Patients can also “nominate” the pharmacy as part of the Electronic Prescription Service Release 2 which is finally rolling out across the country, and which is destined to become the centre-piece of a new “click and collect” or “click and deliver” service in the future.

However, the Mail claims the terms and conditions for online prescriptions do not cover information being passed to third parties, which is “only stated in the small print of the website’s privacy policy.”

In a statement to EHI News, Pharmacy2U said the allegations related to a two-month trial project at the end of last year that involved the sale of customers’ names and postal addresses for use in selected marketing activity.

“Data was only shared where there was patient consent,” said the company. “No medical information, emails or telephone numbers were sold. In conducting this trial project, we acted in line with current data protection and ICO [Information Commissioner’s Office] guidelines.”

Despite these assurances Pharmacy2U said it will no longer share customer data for use in third party marketing and that all data that was held by Alchemy has been destroyed.

Pharmacy 2U is a registered pharmacy of the General Pharmaceutical Council – the independent regulator for pharmacists in the UK.

In a statement to EHI News the GPhC said that it was “aware of concerns in relation to possible breaches of patient confidentiality by Pharmacy2U” and was looking into whether the company had breached its standards and principles related to patient confidentiality.

If the case then goes to the GPhC’s fitness to practise committee and a decision is made that Pharmacy 2U’s fitness to practise is impaired it could face several reprimands, including a recorded warning or removal from the GPhC’s register of pharmacies.

The Information Commissioner’s Officer, the independent body to oversee information rights, is also working to see if there have been any breaches of the Data Protection Act or Privacy and Electronic Communications Regulations as part of an investigation into a number of data selling allegations published by the Mail.

The organisation’s head of enforcement, Steve Eckersley said: “To think such [health] information could be in the hands of unscrupulous businesses looking to profit from it sends a shiver down the spine.”

Responding to a request from EHI News, Emis, which has a 20% stake in Pharmacy 2U, said it was “not aware” that the company was passing information on to Alchemy but was “reassured” after carrying out an internal investigation.

“Once a more detailed investigation has taken place we will be urgently encouraging the company to create and act on a “lessons learned” report and we will then consider what, if any, further action we need to take,” said a spokesperson for the company. 

Paul Cundy, joint chairman of the British Medical Association and Royal College of GPs' joint IT committee, told EHI News he was appalled by the allegations.

“If this is true, it’s an astonishing breach of confidentiality.
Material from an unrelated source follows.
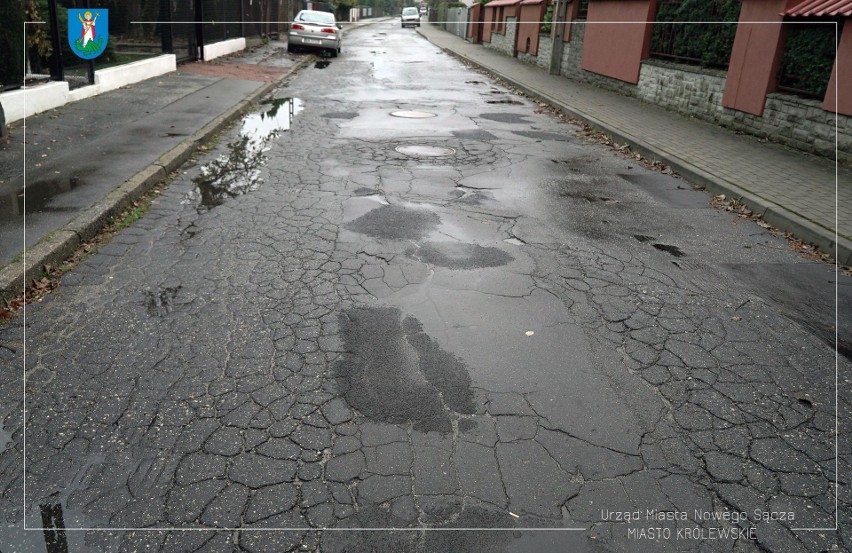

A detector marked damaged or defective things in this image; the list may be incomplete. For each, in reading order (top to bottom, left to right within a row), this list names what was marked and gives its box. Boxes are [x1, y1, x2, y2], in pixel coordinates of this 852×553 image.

asphalt patch [344, 203, 440, 237]
asphalt patch [412, 242, 512, 270]
asphalt patch [334, 306, 480, 432]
This just confirms the anxieties we’ve all got about distributed data: the more that data gets distributed, the easier it is to abuse.”

Phil Booth, founder of healthcare data campaign organisation medConfidential raised concerns that Pharmacy 2U may have distributed confidential medical data by means of contextual information.

He said that, although Pharmacy 2U may have just passed on people’s names and postal address, these details were part of subsets of the entire database that must have been created based on a query, such as all patients that had taken a certain drug.

Booth also suggested that there need to be a wider look at the activity of all online pharmacies that pool patient data and that there should be a blanket ban on direct marketing based on medical information.